Aufgabe.
Den nachfolgenden Textblock über den Kreis an Donnerstagabenden vollständig und zeichengenau wiedergeben.

Textblock.
^^^^^^^^

Im Haus seines Vaters versammelte sich regelmäßig an Donnerstagabenden ein Kreis kulturell Interessierter, zumeist Juden oder Personen jüdischer Herkunft. Zu ihnen gehörten nicht nur der Hegel-Schüler Eduard Gans, sondern auch Moses Moser, Daniel Lessmann, Gustav Schwab und Heinrich Stieglitz, ein heute weitgehend vergessener Philologe und Lyriker. Auch Heinrich Heine soll in diesem Kreis verkehrt haben. Angeblich hat ihn dort der Journalist Joseph Lehmann eingeführt, seit 1828 Redakteur der „Allgemeinen Preußischen Staatszeitung“ und seit 1832 Gründer und Herausgeber des „Magazins für die Literatur des Auslandes“ sowie in den Jahren 1849 bis 1866 Direktor der Niederschlesischen Eisenbahn in Glogau.

^^^^^^^^

Gegebene Daten.

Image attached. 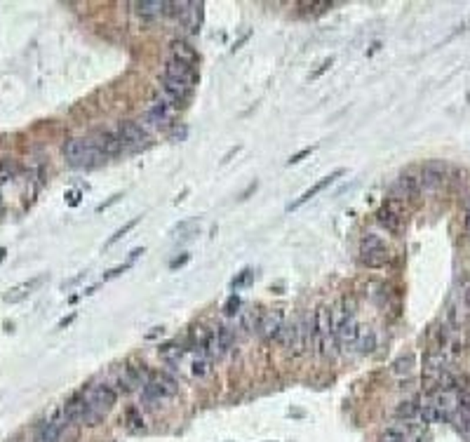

^^^^^^^^

Vollständige Antwort.
Im Haus seines Vaters versammelte sich regelmäßig an Donnerstagabenden ein Kreis kulturell Interessierter, zumeist Juden oder Personen jüdischer Herkunft. Zu ihnen gehörten nicht nur der Hegel-Schüler Eduard Gans, sondern auch Moses Moser, Daniel Lessmann, Gustav Schwab und Heinrich Stieglitz, ein heute weitgehend vergessener Philologe und Lyriker. Auch Heinrich Heine soll in diesem Kreis verkehrt haben. Angeblich hat ihn dort der Journalist Joseph Lehmann eingeführt, seit 1828 Redakteur der „Allgemeinen Preußischen Staatszeitung“ und seit 1832 Gründer und Herausgeber des „Magazins für die Literatur des Auslandes“ sowie in den Jahren 1849 bis 1866 Direktor der Niederschlesischen Eisenbahn in Glogau.